O cenário sugere que o MPRJ apostou tudo em uma corrida contra o relógio: pagar o máximo antes da decisão final do STF, depois argumentar que a "interpretação anterior era razoável". Essa estratégia, se confirmada, revelaria não apenas uma brecha na lei, mas também uma intenção deliberada de explorá-la enquanto era possível.
A transparência que falta não está apenas nos números, mas no debate público sobre para onde vai o dinheiro que deveria estar em educação, saúde ou segurança. O MPRJ respondeu ao STF, mas não respondeu ao povo que paga a conta.
Fontes:
Agência Pública. "Brasil gasta R$ 20 bi com penduricalhos de servidores públicos." Disponível em: apublica.org. Acesso em 13 de março de 2026.

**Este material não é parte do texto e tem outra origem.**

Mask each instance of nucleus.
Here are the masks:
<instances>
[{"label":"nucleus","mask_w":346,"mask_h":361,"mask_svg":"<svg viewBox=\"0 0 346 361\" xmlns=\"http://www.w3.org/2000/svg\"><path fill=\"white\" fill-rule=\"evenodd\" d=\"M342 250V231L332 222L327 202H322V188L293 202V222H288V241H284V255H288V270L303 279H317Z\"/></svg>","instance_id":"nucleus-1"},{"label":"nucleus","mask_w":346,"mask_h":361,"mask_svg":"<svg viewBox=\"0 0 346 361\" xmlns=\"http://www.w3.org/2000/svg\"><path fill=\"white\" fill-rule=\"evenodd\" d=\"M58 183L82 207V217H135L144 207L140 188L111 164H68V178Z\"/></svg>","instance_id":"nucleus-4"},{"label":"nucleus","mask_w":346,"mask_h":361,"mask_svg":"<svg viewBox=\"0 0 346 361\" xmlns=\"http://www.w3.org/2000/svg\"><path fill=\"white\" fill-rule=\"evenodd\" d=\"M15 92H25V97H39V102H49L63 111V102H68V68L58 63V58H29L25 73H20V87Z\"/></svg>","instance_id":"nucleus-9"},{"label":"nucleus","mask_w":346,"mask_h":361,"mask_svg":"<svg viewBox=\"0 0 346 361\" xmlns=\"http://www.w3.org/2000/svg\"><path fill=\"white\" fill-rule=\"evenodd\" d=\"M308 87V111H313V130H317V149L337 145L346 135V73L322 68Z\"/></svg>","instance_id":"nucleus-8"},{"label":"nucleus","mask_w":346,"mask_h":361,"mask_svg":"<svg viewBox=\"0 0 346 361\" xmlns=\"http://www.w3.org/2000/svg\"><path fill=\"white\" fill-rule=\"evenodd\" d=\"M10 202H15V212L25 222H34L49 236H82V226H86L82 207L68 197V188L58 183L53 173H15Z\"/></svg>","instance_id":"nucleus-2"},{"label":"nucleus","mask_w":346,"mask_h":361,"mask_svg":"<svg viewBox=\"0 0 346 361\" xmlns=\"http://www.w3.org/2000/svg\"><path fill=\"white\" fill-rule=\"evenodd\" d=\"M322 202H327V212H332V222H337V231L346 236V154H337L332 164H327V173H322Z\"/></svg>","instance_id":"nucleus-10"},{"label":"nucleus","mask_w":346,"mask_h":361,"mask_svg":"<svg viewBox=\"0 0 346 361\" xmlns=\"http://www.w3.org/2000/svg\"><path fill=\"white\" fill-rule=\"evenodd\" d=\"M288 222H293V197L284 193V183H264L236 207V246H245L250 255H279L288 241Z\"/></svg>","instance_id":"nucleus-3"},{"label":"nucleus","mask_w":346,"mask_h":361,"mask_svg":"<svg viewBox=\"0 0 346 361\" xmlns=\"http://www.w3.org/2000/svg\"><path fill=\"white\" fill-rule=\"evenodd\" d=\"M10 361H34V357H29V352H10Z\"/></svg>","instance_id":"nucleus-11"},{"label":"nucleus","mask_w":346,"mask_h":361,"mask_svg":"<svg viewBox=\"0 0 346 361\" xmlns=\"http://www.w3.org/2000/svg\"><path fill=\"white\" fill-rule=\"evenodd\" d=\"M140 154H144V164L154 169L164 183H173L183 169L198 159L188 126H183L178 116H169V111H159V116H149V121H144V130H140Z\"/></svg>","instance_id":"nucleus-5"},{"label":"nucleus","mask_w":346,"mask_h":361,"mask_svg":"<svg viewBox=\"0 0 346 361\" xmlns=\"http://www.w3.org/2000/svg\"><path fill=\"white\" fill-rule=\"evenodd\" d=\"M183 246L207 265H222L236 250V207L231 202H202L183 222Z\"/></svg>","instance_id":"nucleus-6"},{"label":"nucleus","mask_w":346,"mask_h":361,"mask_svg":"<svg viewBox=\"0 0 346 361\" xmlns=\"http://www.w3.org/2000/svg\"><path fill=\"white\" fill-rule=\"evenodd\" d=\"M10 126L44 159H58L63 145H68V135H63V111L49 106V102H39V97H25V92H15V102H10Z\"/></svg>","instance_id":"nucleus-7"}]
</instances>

O Globo. "'Penduricalhos': STF impede que membros do Poder Judiciário e do MP recebam verbas indenizatórias previstas em leis estaduais." Disponível em: oglobo.globo.com. Acesso em 13 de março de 2026.
G1 Globo. "Gilmar Mendes exige explicações do MP-RJ sobre penduricalhos." Disponível em: g1.globo.com. Acesso em 13 de março de 2026.
Gazeta do Povo. "Judiciário e MP acumulam 60 tipos diferentes de penduricalhos, diz Transparência Brasil." Disponível em: gazetadopovo.com.br. Acesso em 13 de março de 2026.
Consultor Jurídico. "Gilmar suspende verbas indenizatórias criadas por leis estaduais para Judiciário e MP." Disponível em: conjur.com.br. Acesso em 13 de março de 2026.